Leadership is at the heart of the sustainability work of one of France’s more progressive clubs. Olympique Lyonnais, based in the cosmopolitan and artistic city of Lyon, has made environmental conservation a key priority since it moved into its Groupama Stadium in 2016.
The focus on sustainability starts at the top with the club’s owner, Jean-Michel Aulas, who is commonly associated with hard-line negotiating skills that have helped the club nurture young talent before selling them to elite European football clubs for large transfer fees.
This perception of Aulas is a one-dimensional view, says Maëlle Trarieux, who oversees the Olympique Lyonnais Foundation and, by extension, all of its sustainability work.
“He takes into account the wellbeing of people and the planet and, if he believes in what we do, he opens doors, gives us the money to establish the projects, and accepts that, sometimes, environmental issues can contrast with economic ones,” Trarieux explains.
“He always thinks about the long-term consequences. For example, I am an environmental engineer and I think I am the only one working for a football club in France. I was hired because he knew the environment would be important for the club and it was good to have someone internally with a good knowledge of the subject.”
While Olympique Lyonnais’ sustainability work can be traced back to 2010, when the club decided to calculate the CO2 footprint of the new stadium (which was still in the design phase), that has evolved since the venue was built.
Because of the stadium’s privately-owned status (its previous Stade de Gerland home was owned by the local authority), Trarieux and her colleagues have much more autonomy when it comes to dealing with energy, water, waste and other operations.

__MATERIAL SHOWN__.
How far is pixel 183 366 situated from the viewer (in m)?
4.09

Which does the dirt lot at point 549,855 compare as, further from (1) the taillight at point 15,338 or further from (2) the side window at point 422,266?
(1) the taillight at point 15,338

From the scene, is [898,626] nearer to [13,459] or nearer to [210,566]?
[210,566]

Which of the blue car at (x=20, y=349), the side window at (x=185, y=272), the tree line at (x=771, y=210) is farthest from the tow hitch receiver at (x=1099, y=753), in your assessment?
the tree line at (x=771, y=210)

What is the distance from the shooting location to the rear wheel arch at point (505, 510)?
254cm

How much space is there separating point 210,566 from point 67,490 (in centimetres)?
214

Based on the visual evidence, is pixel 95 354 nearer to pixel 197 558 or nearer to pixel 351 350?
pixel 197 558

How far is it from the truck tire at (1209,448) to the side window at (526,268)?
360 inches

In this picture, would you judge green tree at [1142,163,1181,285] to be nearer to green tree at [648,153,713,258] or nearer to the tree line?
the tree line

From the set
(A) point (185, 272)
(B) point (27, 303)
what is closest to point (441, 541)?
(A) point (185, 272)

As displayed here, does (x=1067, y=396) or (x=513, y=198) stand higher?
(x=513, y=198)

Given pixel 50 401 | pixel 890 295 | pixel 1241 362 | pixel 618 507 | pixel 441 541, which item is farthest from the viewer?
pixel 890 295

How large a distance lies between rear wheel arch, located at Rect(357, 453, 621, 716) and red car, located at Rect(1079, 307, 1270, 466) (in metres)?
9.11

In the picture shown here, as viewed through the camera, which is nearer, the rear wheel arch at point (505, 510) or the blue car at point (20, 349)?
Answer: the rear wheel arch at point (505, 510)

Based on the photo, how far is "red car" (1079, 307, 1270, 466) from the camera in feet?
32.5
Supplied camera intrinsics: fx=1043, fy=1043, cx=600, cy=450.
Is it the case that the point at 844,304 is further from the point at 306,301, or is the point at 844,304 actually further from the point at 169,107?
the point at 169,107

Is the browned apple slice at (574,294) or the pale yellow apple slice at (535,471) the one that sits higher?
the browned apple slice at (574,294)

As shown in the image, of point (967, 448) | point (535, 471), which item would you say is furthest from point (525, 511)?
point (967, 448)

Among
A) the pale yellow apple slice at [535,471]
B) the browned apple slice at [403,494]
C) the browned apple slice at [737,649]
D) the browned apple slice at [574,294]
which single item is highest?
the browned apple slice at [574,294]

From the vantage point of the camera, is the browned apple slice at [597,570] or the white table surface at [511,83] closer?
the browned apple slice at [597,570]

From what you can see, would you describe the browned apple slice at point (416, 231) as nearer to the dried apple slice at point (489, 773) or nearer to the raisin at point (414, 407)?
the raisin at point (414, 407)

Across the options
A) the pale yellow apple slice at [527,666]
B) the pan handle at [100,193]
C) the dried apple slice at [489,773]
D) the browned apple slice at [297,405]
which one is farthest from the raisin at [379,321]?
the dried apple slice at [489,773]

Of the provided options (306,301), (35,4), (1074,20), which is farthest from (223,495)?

* * *

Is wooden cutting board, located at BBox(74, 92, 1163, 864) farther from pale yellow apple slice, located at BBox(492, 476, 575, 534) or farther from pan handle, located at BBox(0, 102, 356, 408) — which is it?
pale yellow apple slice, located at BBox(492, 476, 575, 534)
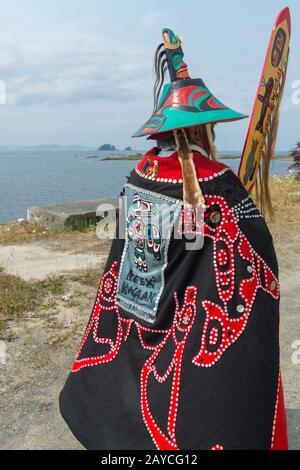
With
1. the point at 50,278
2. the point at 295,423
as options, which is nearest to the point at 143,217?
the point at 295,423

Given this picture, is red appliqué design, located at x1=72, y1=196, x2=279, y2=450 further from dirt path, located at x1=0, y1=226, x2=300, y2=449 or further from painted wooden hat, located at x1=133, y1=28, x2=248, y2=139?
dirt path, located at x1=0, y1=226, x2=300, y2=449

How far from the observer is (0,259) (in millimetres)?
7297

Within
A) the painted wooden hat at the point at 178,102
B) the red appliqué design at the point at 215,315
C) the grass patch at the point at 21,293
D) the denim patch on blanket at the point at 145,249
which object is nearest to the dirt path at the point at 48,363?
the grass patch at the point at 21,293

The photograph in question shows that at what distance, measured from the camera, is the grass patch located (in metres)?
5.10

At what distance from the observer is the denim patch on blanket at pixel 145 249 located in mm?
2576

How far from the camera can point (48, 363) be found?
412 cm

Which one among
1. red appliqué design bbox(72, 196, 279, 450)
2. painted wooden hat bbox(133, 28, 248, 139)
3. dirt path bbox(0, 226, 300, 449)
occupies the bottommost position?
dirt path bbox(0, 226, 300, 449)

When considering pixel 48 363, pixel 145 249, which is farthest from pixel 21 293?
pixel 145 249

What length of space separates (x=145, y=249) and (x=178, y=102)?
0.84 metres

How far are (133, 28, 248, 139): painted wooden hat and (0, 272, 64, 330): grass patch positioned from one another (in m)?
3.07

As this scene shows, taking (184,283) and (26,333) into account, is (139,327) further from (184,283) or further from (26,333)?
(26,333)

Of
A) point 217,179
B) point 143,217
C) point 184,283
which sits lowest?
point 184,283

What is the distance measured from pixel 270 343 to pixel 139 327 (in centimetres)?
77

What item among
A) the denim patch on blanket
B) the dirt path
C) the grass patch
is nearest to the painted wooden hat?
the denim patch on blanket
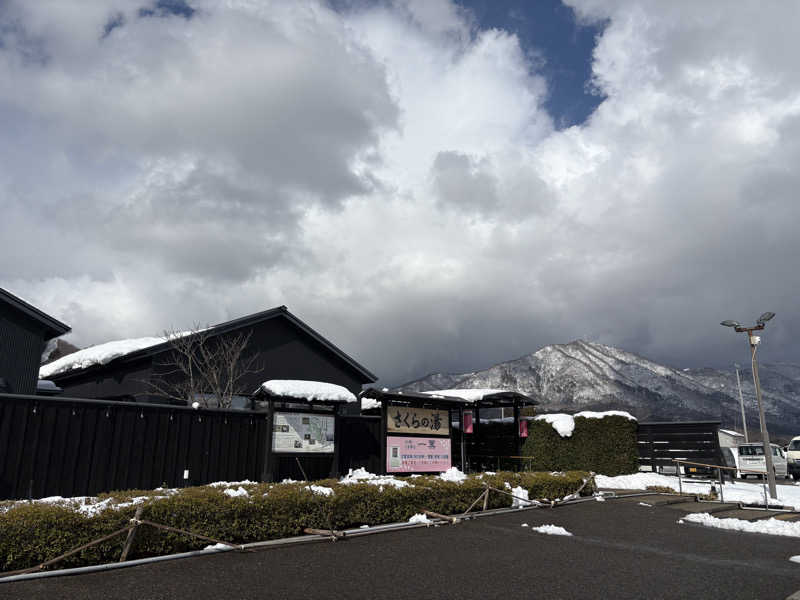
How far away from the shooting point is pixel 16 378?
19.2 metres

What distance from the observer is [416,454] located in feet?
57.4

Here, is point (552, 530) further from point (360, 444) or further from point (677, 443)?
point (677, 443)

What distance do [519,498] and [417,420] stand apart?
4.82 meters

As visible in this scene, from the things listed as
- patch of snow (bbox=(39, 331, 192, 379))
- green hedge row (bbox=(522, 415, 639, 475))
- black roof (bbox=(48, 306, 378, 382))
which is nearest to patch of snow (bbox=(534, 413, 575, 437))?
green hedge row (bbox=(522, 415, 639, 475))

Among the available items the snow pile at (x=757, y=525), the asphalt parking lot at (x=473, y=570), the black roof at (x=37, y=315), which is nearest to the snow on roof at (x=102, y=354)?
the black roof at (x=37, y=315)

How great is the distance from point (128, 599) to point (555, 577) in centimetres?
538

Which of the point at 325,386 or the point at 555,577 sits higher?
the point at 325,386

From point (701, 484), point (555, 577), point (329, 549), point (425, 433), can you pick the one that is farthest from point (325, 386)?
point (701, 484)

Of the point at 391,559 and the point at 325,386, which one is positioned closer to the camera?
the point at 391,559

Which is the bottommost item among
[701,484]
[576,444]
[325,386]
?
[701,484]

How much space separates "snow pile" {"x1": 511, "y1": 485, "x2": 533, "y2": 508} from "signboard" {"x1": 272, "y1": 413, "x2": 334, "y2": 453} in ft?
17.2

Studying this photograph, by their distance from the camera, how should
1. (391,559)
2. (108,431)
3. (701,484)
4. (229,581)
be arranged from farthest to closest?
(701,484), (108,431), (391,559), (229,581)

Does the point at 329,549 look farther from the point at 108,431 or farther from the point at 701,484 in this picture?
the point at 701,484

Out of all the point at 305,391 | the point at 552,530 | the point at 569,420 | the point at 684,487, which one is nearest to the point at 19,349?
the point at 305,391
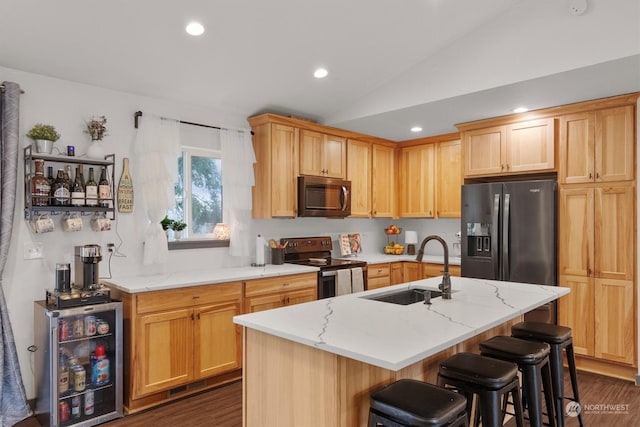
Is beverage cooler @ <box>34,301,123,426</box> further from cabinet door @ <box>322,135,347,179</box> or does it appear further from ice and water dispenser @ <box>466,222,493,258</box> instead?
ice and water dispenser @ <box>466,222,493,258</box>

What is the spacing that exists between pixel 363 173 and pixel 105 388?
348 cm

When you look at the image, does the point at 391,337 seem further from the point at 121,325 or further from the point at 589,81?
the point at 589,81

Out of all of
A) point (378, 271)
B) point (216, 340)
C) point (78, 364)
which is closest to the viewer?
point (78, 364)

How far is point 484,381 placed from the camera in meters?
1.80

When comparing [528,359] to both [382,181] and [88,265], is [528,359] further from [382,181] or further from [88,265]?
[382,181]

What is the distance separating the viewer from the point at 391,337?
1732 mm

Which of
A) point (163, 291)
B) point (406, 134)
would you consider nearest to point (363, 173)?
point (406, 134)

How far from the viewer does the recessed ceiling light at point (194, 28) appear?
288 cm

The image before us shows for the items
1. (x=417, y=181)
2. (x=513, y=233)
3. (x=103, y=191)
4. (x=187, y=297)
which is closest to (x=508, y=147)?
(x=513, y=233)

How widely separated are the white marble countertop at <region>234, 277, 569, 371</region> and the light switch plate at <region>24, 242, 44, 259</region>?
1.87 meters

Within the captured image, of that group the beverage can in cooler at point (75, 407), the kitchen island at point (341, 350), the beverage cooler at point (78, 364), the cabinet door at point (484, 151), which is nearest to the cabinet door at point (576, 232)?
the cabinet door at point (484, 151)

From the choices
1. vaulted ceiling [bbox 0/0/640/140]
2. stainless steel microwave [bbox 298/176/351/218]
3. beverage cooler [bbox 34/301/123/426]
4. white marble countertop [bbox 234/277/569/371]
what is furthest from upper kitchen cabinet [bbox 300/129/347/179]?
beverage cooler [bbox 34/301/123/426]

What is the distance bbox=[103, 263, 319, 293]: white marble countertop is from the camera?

--

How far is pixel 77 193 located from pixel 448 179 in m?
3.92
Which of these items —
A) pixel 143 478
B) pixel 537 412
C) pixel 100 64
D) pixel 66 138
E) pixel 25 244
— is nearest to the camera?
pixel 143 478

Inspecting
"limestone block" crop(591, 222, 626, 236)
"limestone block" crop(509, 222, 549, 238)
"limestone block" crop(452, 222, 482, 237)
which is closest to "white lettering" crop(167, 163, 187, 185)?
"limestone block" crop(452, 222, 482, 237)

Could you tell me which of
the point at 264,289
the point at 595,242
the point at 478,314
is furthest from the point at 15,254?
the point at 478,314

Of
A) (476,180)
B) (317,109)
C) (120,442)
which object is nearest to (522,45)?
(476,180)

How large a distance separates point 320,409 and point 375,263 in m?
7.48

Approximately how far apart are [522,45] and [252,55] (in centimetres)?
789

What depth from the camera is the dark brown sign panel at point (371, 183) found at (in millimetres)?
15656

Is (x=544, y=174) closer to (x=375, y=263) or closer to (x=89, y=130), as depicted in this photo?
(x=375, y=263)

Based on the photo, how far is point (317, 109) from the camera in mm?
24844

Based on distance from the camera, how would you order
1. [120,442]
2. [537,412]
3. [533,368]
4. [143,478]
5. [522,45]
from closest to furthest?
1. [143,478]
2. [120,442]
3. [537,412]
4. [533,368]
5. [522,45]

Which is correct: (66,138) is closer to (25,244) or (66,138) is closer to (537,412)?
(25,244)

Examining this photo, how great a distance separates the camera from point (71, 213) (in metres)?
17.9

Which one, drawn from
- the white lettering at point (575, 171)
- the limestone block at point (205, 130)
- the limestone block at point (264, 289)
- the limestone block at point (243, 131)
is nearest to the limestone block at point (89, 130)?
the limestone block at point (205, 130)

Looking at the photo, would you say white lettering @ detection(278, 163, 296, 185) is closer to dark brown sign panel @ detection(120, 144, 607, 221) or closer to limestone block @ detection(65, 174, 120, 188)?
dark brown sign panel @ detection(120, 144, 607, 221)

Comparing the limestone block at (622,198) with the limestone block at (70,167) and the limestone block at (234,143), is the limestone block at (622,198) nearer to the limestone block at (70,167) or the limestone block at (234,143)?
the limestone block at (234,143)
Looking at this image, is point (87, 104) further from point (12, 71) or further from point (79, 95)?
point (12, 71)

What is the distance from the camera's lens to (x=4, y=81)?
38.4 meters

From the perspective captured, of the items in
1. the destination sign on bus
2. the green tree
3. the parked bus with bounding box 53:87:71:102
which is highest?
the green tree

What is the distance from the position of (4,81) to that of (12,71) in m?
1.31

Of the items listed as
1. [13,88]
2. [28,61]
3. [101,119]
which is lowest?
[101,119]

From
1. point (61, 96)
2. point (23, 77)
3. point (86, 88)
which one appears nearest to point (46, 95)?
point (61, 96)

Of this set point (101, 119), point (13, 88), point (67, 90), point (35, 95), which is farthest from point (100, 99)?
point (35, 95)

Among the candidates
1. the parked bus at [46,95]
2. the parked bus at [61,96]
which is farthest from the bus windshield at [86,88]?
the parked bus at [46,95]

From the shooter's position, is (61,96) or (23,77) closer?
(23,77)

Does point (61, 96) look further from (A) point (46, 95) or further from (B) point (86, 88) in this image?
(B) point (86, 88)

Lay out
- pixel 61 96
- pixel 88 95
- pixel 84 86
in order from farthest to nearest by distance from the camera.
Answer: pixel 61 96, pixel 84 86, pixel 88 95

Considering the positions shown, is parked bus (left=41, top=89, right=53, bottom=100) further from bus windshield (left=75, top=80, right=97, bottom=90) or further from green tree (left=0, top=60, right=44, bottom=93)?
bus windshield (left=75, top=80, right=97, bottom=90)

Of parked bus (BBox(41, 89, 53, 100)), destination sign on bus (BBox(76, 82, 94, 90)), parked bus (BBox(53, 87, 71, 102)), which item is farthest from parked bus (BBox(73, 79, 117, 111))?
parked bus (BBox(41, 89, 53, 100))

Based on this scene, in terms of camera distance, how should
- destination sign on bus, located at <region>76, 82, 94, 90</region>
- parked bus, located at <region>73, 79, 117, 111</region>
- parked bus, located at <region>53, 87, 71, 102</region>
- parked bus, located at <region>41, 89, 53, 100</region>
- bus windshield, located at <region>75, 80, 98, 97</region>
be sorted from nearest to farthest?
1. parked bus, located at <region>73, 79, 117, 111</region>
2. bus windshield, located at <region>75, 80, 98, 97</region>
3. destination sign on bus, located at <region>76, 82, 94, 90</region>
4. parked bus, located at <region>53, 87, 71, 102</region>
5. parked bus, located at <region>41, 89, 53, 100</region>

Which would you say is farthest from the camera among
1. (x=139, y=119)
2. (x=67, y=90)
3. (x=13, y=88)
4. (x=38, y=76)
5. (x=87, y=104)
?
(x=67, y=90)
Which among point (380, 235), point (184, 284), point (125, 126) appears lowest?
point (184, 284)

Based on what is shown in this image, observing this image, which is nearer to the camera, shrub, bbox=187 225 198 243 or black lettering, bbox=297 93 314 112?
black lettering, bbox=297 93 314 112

__EXERCISES TO COMPLETE__.
(a) Copy the stretch from "While Olympique Lyonnais’" through "venue was built." from the Olympique Lyonnais passage.
(b) According to the Olympique Lyonnais passage, in what year did the club decide to calculate the CO2 footprint of its new stadium?

__RESPONSES IN ORDER__.
(a)
While Olympique Lyonnais’ sustainability work can be traced back to 2010, when the club decided to calculate the CO2 footprint of the new stadium (which was still in the design phase), that has evolved since the venue was built.

(b) 2010